* [To do]
Please copy out the material below word for word, leaving out the pictures.
--- BEGIN ---
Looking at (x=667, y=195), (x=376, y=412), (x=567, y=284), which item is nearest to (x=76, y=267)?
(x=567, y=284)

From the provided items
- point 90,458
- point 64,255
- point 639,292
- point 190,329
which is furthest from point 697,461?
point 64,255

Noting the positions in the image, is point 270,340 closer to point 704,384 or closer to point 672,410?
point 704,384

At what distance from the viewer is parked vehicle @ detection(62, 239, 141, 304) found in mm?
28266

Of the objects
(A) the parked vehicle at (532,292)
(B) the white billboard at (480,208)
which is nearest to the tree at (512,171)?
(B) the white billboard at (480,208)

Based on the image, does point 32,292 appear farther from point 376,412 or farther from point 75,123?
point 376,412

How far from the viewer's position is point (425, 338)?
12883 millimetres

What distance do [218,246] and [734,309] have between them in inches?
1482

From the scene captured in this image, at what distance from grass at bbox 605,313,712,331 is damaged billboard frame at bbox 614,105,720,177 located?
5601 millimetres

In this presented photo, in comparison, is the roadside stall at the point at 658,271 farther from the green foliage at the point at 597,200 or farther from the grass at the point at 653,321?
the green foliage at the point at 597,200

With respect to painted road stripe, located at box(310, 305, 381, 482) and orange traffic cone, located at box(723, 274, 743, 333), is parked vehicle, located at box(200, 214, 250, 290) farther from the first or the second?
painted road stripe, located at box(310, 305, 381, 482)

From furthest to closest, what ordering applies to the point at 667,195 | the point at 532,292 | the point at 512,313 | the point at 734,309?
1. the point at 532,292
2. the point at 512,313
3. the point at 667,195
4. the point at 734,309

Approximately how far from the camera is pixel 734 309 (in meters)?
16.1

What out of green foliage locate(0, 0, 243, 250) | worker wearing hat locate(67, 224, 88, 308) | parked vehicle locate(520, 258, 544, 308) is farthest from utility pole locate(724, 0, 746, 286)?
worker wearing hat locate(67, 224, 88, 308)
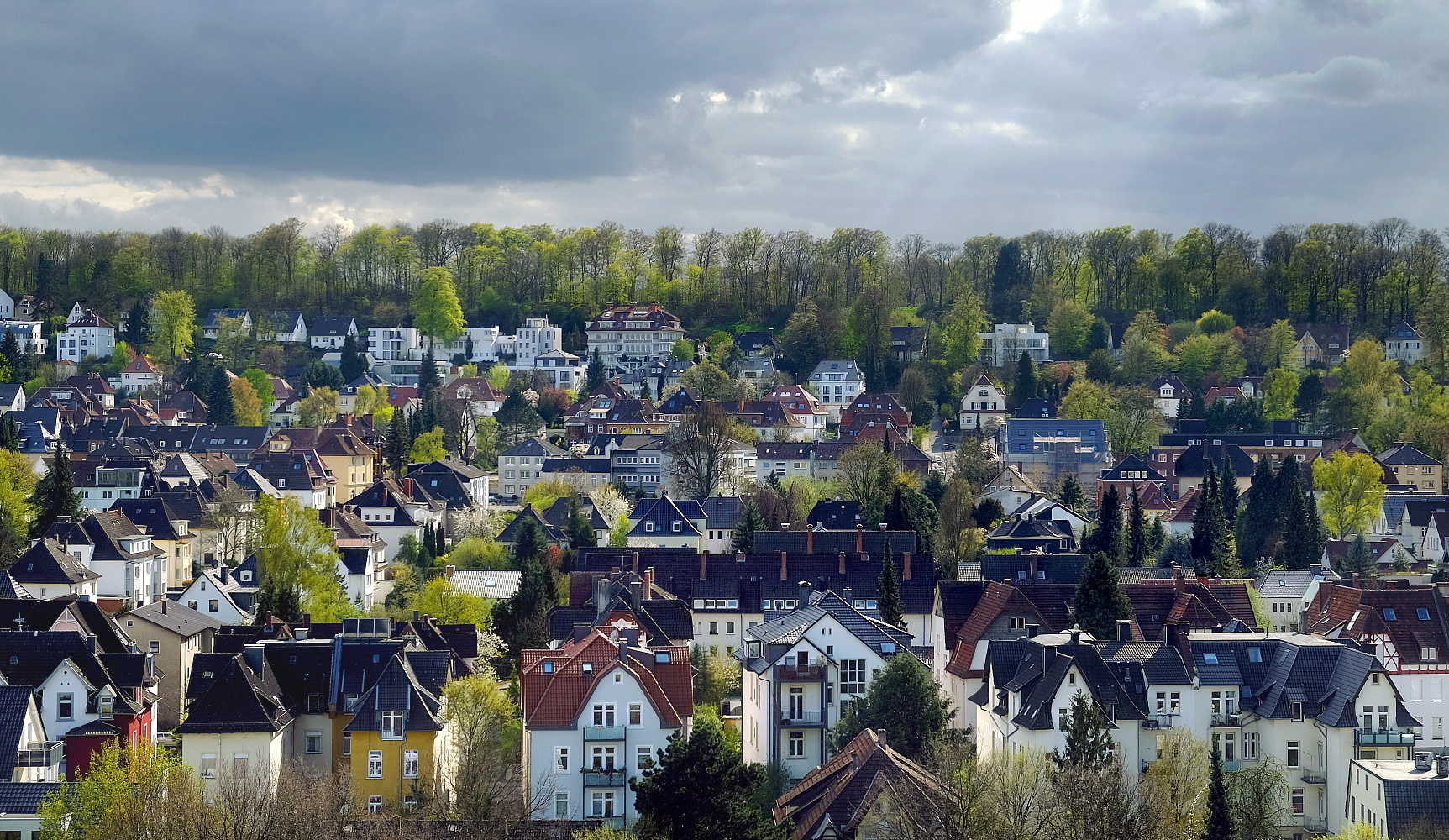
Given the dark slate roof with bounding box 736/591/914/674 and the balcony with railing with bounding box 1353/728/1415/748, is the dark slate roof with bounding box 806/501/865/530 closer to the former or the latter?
the dark slate roof with bounding box 736/591/914/674

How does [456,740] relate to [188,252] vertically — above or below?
below

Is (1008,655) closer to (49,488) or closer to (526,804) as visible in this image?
(526,804)

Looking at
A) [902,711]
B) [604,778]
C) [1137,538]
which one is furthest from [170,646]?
[1137,538]

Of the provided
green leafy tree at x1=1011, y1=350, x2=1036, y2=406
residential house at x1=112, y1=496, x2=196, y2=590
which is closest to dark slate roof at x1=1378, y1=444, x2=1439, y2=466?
green leafy tree at x1=1011, y1=350, x2=1036, y2=406

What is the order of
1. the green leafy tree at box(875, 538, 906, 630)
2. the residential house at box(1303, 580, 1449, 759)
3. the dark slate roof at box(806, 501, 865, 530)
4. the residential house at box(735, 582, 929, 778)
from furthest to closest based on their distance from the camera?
the dark slate roof at box(806, 501, 865, 530), the green leafy tree at box(875, 538, 906, 630), the residential house at box(1303, 580, 1449, 759), the residential house at box(735, 582, 929, 778)

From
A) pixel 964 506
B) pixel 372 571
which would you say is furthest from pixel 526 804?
pixel 964 506

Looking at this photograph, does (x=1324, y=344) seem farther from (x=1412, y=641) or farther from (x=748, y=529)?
(x=1412, y=641)
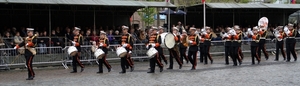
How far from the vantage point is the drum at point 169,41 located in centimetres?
1552

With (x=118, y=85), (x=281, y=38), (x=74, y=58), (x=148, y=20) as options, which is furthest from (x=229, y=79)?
(x=148, y=20)

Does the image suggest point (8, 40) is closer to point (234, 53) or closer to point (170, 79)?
point (170, 79)

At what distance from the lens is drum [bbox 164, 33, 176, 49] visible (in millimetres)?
15523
--- END ---
* [Result for this exercise]
Looking at (x=667, y=195), (x=376, y=412), (x=567, y=284), which item is nearest to (x=76, y=267)?
(x=567, y=284)

From the provided items
- point 90,458
- point 64,255
- point 639,292
- point 190,329
which is furthest from point 697,461?
point 64,255

Noting the positions in the image, is point 270,340 closer to point 704,384 or closer to point 672,410?
point 704,384

At what distance from the viewer is parked vehicle @ detection(62, 239, 141, 304) found in mm?
28266

Of the objects
(A) the parked vehicle at (532,292)
(B) the white billboard at (480,208)
which is nearest to the tree at (512,171)?
(B) the white billboard at (480,208)

Based on the image, does point 32,292 appear farther from point 376,412 or farther from point 75,123?
point 376,412

How far from the viewer's position is point (425, 338)?
12883 millimetres

What distance do [218,246] and [734,309] have between them in inches?
1482

From the scene captured in this image, at what distance from grass at bbox 605,313,712,331 is damaged billboard frame at bbox 614,105,720,177 located?
5601 millimetres

In this presented photo, in comparison, is the roadside stall at the point at 658,271 farther from the green foliage at the point at 597,200 or farther from the grass at the point at 653,321?
the green foliage at the point at 597,200

With respect to painted road stripe, located at box(310, 305, 381, 482) and orange traffic cone, located at box(723, 274, 743, 333), is parked vehicle, located at box(200, 214, 250, 290) farther from the first or the second?
painted road stripe, located at box(310, 305, 381, 482)

From furthest to closest, what ordering applies to the point at 667,195 | the point at 532,292 | the point at 512,313 | the point at 734,309?
1. the point at 532,292
2. the point at 512,313
3. the point at 667,195
4. the point at 734,309

Approximately how far from the camera is pixel 734 309 (in meters)?
16.1

What out of green foliage locate(0, 0, 243, 250) | worker wearing hat locate(67, 224, 88, 308) | parked vehicle locate(520, 258, 544, 308) is farthest from utility pole locate(724, 0, 746, 286)?
worker wearing hat locate(67, 224, 88, 308)
Given the dark slate roof with bounding box 736/591/914/674 and the balcony with railing with bounding box 1353/728/1415/748, is the dark slate roof with bounding box 806/501/865/530 closer to the former or the latter?
the dark slate roof with bounding box 736/591/914/674

How does [456,740] relate to [188,252] vertically — above or below?
below

Is (1008,655) closer to (49,488) or closer to (526,804) as visible in this image?
(526,804)

Looking at
A) [902,711]
B) [604,778]
C) [1137,538]
which one is furthest from [170,646]?
[1137,538]

Of the provided
green leafy tree at x1=1011, y1=350, x2=1036, y2=406
residential house at x1=112, y1=496, x2=196, y2=590
which is closest to dark slate roof at x1=1378, y1=444, x2=1439, y2=466?
green leafy tree at x1=1011, y1=350, x2=1036, y2=406

What is the order of
1. the green leafy tree at box(875, 538, 906, 630)
2. the residential house at box(1303, 580, 1449, 759)
3. the dark slate roof at box(806, 501, 865, 530)
4. the residential house at box(735, 582, 929, 778)
from furthest to closest based on their distance from the camera?
the dark slate roof at box(806, 501, 865, 530), the green leafy tree at box(875, 538, 906, 630), the residential house at box(1303, 580, 1449, 759), the residential house at box(735, 582, 929, 778)

From
A) pixel 964 506
B) pixel 372 571
which would you say is furthest from pixel 526 804?
pixel 964 506

Looking at this photograph, does (x=1324, y=344) seem farther from (x=1412, y=641) or farther from (x=748, y=529)?
(x=1412, y=641)
How far from the vantage point is the drum at point 169,41 located in centimetres?
1552

With (x=118, y=85), (x=281, y=38), (x=74, y=58), (x=148, y=20) as options, which is furthest from (x=229, y=79)?
(x=148, y=20)

Does the image suggest point (8, 40) is closer to point (234, 53) or closer to point (170, 79)?
point (170, 79)

At what distance from the lens is drum [bbox 164, 33, 176, 49] visible (in millimetres)?
15523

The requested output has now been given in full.